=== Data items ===
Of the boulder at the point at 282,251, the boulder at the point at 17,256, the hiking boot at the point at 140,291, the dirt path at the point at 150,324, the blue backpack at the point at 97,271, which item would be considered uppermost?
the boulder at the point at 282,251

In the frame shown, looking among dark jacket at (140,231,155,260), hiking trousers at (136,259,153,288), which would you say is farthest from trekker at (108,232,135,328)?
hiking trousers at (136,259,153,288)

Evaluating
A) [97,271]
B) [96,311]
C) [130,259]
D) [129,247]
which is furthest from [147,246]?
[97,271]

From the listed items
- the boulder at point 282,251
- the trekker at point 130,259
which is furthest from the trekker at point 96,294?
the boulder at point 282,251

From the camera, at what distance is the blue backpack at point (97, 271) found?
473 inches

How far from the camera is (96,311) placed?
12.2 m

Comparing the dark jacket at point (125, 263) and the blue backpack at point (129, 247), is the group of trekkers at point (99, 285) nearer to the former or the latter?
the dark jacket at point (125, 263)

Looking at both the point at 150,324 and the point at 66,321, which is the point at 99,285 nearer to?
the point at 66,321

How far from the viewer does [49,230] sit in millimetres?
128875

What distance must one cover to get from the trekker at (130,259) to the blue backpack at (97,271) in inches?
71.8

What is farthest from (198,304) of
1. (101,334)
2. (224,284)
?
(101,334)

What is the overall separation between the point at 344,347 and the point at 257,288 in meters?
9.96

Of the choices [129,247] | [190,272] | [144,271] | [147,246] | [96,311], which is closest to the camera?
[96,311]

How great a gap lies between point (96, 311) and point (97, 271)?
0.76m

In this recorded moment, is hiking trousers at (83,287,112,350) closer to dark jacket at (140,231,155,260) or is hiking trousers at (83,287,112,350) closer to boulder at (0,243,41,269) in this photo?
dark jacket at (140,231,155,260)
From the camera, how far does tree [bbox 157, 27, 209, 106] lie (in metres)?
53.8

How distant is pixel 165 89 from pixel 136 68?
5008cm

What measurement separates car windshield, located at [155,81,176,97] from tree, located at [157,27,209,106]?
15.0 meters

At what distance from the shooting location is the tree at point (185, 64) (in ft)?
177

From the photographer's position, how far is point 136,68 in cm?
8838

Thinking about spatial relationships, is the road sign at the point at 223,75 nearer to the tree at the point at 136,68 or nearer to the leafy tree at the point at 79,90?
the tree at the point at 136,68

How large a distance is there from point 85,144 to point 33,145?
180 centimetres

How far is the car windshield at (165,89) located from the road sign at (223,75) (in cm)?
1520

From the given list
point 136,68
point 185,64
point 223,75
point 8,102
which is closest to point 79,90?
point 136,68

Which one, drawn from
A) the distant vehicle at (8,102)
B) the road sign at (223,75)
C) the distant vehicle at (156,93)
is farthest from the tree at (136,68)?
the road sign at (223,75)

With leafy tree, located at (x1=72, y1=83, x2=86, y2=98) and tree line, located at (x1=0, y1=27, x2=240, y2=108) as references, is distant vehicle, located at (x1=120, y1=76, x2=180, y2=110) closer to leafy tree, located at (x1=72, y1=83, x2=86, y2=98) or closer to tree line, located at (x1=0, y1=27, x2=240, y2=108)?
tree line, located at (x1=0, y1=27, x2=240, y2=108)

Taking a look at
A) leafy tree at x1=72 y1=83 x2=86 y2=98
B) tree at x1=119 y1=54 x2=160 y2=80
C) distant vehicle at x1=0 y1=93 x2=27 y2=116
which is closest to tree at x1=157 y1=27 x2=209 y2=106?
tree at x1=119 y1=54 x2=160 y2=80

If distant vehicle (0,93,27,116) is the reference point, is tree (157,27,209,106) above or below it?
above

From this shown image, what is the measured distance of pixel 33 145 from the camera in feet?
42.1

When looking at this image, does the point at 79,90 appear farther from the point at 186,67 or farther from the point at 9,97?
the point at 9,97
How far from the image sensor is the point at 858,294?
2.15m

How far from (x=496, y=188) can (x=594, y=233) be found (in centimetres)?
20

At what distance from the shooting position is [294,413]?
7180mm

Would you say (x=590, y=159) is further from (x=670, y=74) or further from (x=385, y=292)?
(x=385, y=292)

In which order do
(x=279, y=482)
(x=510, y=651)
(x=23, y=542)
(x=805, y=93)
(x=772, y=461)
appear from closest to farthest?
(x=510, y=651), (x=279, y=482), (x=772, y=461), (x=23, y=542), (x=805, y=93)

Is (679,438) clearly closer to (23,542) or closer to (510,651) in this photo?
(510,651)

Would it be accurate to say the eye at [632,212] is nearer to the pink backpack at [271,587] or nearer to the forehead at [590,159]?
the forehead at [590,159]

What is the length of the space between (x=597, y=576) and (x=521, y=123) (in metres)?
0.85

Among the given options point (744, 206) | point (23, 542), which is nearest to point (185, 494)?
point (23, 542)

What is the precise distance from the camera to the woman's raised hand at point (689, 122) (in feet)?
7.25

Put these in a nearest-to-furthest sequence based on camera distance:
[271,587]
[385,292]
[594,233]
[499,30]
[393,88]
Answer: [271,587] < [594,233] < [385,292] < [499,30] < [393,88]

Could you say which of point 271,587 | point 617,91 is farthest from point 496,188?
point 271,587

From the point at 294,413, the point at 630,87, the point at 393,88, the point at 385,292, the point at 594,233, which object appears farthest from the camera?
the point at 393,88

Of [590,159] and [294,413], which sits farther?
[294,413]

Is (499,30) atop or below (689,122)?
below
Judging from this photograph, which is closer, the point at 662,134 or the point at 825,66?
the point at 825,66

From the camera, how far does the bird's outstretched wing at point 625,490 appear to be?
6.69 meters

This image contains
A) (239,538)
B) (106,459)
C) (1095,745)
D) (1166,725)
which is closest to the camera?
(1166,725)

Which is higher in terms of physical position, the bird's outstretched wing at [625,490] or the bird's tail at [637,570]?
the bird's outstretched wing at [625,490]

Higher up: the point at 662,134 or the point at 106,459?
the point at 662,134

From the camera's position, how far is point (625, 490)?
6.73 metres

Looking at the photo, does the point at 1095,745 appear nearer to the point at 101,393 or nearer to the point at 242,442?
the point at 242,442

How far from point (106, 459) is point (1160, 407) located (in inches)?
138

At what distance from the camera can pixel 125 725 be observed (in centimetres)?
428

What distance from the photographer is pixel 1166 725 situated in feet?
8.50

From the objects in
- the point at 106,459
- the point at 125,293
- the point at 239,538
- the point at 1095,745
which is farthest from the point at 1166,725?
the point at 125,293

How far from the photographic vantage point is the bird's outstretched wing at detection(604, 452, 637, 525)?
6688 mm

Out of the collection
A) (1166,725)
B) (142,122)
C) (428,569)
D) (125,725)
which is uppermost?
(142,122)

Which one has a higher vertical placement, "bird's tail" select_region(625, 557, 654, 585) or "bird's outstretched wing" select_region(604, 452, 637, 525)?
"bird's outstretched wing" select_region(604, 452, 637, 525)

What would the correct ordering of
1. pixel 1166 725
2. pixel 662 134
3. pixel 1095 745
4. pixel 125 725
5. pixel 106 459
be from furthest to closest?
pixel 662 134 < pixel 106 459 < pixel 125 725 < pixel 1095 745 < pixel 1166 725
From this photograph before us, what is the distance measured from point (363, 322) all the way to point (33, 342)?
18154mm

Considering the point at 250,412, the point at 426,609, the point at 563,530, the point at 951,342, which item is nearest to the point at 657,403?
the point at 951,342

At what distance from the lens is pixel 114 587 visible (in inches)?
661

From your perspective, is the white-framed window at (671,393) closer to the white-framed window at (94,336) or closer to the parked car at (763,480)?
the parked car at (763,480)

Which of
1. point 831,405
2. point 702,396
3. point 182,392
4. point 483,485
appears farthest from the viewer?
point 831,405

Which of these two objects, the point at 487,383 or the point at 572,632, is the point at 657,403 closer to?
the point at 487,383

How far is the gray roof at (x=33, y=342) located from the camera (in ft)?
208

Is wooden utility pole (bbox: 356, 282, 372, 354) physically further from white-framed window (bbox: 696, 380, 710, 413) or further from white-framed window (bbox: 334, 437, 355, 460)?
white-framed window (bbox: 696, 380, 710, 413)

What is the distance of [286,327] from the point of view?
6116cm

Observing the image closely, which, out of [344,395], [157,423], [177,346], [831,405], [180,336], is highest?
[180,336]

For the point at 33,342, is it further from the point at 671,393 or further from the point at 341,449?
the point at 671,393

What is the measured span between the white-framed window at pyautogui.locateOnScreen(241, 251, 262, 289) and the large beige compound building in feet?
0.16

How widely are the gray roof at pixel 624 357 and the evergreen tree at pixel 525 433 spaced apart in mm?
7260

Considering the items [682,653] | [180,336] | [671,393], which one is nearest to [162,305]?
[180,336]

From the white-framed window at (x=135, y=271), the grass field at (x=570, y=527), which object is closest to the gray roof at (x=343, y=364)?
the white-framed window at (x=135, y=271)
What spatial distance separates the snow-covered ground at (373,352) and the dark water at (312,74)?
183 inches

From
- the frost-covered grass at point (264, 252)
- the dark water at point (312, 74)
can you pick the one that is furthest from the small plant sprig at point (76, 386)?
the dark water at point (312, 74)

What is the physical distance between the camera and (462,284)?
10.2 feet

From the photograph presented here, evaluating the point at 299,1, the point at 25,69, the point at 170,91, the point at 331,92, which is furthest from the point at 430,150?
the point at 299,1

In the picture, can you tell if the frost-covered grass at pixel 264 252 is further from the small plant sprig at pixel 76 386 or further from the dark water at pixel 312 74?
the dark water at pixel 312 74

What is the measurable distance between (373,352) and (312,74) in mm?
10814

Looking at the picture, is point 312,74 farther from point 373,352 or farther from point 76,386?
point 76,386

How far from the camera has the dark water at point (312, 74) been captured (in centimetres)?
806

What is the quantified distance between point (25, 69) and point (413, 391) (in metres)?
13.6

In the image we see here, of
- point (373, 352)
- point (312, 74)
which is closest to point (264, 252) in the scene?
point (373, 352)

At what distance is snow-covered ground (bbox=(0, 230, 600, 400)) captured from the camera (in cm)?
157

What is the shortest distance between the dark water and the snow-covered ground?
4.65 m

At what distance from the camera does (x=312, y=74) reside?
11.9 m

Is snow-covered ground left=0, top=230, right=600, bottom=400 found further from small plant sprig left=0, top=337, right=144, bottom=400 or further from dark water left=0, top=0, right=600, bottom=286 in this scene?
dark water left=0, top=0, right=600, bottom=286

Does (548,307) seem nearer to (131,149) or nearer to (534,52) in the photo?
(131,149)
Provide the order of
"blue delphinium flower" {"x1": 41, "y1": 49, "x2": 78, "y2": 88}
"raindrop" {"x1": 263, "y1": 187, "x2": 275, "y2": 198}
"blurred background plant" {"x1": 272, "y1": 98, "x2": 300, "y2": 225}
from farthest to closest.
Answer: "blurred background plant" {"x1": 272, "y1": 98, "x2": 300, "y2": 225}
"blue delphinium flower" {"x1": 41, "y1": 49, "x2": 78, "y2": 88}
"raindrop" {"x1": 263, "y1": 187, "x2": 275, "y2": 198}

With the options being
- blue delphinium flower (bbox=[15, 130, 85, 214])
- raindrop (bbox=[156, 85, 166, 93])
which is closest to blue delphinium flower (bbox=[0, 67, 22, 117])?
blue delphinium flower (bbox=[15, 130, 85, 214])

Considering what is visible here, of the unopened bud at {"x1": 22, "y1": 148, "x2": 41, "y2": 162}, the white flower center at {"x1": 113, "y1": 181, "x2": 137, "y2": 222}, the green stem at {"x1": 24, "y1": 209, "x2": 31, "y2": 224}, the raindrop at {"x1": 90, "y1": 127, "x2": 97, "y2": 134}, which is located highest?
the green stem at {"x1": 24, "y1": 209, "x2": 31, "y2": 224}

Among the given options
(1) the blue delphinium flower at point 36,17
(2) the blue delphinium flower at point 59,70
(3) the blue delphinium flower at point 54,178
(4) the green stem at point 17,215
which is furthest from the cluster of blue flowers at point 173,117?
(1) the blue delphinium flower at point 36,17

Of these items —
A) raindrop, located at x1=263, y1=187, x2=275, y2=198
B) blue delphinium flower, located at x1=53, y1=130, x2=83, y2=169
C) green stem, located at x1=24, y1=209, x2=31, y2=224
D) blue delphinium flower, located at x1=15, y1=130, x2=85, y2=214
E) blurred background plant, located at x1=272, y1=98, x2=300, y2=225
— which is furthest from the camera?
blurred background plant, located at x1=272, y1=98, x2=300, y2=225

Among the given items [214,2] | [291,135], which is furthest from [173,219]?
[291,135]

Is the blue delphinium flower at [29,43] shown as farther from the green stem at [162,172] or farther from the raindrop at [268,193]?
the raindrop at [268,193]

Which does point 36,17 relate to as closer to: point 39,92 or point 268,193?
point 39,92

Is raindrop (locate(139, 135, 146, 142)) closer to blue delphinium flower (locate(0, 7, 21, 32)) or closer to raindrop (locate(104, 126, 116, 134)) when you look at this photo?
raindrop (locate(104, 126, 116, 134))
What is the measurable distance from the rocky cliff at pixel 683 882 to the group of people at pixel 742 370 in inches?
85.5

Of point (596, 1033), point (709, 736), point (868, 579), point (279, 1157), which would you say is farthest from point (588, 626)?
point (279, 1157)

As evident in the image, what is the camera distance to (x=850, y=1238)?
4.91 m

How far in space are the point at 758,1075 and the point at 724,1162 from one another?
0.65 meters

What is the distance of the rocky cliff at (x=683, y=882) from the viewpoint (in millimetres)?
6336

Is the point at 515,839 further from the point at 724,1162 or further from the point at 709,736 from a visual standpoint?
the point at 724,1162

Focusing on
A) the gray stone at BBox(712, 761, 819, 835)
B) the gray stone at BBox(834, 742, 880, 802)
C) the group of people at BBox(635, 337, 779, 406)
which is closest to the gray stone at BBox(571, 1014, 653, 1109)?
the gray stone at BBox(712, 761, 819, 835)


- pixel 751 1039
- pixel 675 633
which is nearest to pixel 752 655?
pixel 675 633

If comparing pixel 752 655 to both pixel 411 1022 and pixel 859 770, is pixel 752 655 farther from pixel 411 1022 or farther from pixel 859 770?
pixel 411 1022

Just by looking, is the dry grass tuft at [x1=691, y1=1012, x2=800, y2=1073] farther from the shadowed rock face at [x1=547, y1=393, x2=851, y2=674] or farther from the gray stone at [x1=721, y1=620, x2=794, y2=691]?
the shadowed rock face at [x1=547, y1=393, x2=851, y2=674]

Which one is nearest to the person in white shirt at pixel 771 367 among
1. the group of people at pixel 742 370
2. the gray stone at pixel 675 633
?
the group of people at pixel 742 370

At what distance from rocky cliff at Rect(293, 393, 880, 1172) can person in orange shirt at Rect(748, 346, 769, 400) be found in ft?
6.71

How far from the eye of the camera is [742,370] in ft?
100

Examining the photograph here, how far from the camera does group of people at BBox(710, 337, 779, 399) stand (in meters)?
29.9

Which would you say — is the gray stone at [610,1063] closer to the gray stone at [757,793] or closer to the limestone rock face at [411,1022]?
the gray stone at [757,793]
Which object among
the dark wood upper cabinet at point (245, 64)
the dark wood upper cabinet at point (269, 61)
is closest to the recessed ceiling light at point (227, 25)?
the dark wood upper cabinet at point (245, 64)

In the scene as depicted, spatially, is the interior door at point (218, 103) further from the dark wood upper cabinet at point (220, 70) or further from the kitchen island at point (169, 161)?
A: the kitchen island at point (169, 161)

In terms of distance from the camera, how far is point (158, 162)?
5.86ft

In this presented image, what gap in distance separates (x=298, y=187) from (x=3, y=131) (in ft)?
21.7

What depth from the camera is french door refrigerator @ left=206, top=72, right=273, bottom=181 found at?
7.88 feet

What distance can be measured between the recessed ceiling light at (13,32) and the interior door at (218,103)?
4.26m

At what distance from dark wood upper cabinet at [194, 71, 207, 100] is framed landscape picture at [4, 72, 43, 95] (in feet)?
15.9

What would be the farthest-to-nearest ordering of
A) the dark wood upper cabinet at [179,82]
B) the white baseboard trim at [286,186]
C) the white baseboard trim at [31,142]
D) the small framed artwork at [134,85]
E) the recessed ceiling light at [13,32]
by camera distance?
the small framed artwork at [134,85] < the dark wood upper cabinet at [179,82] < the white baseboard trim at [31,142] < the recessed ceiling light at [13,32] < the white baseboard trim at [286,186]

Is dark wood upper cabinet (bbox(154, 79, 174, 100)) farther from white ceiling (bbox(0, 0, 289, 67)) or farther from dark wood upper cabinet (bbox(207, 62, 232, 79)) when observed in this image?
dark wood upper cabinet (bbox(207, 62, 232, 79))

=== PROBLEM TO WORK ON ===
Count the lines above that contain the word "shadowed", and give only the number.

=== RESULT OF THE TASK ===
2